> Directions for this task
Please pick out and copy every line of the entries below that contains the string "camera". Case counts.
- - -
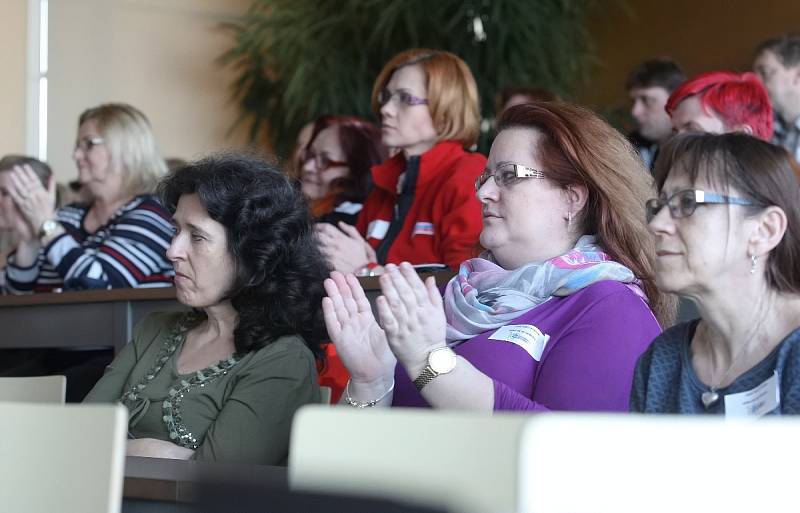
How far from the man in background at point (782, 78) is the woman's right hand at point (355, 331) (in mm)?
2499

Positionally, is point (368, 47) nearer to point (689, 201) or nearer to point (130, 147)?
point (130, 147)

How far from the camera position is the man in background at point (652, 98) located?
470 cm

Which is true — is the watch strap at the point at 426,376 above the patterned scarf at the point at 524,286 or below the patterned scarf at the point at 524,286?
below

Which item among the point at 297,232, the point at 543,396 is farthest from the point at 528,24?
the point at 543,396

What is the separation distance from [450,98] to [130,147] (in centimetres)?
141

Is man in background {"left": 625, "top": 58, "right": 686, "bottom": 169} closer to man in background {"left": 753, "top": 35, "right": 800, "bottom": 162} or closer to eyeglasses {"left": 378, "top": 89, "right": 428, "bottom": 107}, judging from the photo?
man in background {"left": 753, "top": 35, "right": 800, "bottom": 162}

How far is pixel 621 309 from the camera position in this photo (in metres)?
2.18

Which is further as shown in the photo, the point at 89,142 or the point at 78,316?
the point at 89,142

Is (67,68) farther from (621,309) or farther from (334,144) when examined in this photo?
(621,309)

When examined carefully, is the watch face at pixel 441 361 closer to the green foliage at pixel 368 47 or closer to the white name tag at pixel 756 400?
the white name tag at pixel 756 400

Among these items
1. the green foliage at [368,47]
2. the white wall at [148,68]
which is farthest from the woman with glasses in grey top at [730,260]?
the white wall at [148,68]

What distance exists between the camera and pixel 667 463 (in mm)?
1126

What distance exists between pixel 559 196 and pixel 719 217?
608mm

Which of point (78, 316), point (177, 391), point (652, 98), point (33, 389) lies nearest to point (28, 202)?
point (78, 316)
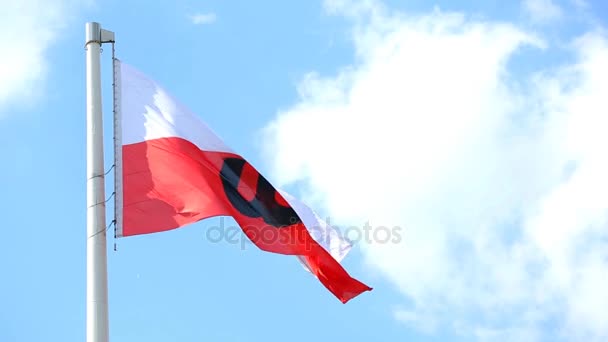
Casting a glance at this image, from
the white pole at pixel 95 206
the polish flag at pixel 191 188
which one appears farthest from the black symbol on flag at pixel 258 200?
the white pole at pixel 95 206

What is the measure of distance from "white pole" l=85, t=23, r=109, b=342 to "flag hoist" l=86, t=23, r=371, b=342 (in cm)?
1

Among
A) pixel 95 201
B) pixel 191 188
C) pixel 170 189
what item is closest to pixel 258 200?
pixel 191 188

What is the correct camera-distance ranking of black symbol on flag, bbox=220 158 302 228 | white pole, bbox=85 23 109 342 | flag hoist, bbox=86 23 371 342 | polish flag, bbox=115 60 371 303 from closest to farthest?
white pole, bbox=85 23 109 342, flag hoist, bbox=86 23 371 342, polish flag, bbox=115 60 371 303, black symbol on flag, bbox=220 158 302 228

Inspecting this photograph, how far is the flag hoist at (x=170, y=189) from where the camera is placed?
14.1 metres

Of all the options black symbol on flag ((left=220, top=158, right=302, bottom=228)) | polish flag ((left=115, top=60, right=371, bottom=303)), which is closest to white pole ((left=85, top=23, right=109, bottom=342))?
polish flag ((left=115, top=60, right=371, bottom=303))

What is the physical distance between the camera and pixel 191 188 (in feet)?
49.5

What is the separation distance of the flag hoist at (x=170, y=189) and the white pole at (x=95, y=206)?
14 millimetres

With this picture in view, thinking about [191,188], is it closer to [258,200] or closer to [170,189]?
[170,189]

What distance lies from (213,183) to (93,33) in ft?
9.76

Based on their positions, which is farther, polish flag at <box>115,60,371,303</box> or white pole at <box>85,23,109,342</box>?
polish flag at <box>115,60,371,303</box>

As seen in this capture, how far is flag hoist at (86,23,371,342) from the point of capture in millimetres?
14125

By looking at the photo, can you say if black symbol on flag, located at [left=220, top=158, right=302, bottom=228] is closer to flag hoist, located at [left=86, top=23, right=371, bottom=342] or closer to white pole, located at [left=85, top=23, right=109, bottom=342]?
flag hoist, located at [left=86, top=23, right=371, bottom=342]

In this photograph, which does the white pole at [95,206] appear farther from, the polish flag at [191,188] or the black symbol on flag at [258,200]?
the black symbol on flag at [258,200]

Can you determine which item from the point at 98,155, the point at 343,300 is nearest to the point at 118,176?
the point at 98,155
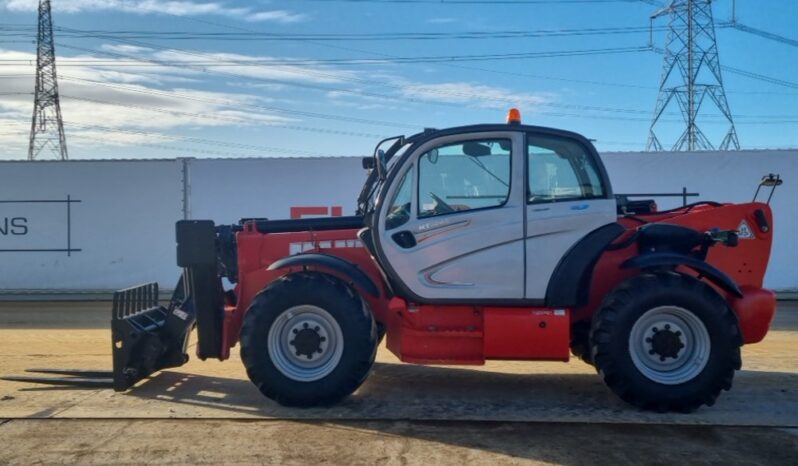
- - -
> Result of this task
How far from the camera position is the man in background at point (652, 98) located?
How far is pixel 621 309 from the camera position in this photo (in metres)?
What distance exists between the camera and pixel 667 463 (in mm)?
What is the correct camera-distance ranking of black symbol on flag, bbox=220 158 302 228 | white pole, bbox=85 23 109 342 | flag hoist, bbox=86 23 371 342 | polish flag, bbox=115 60 371 303 from closest to farthest?
Inspecting this photograph, how far is the flag hoist at (x=170, y=189) from where the camera is placed?
What is the physical distance between the camera and pixel 191 188 (in feet)?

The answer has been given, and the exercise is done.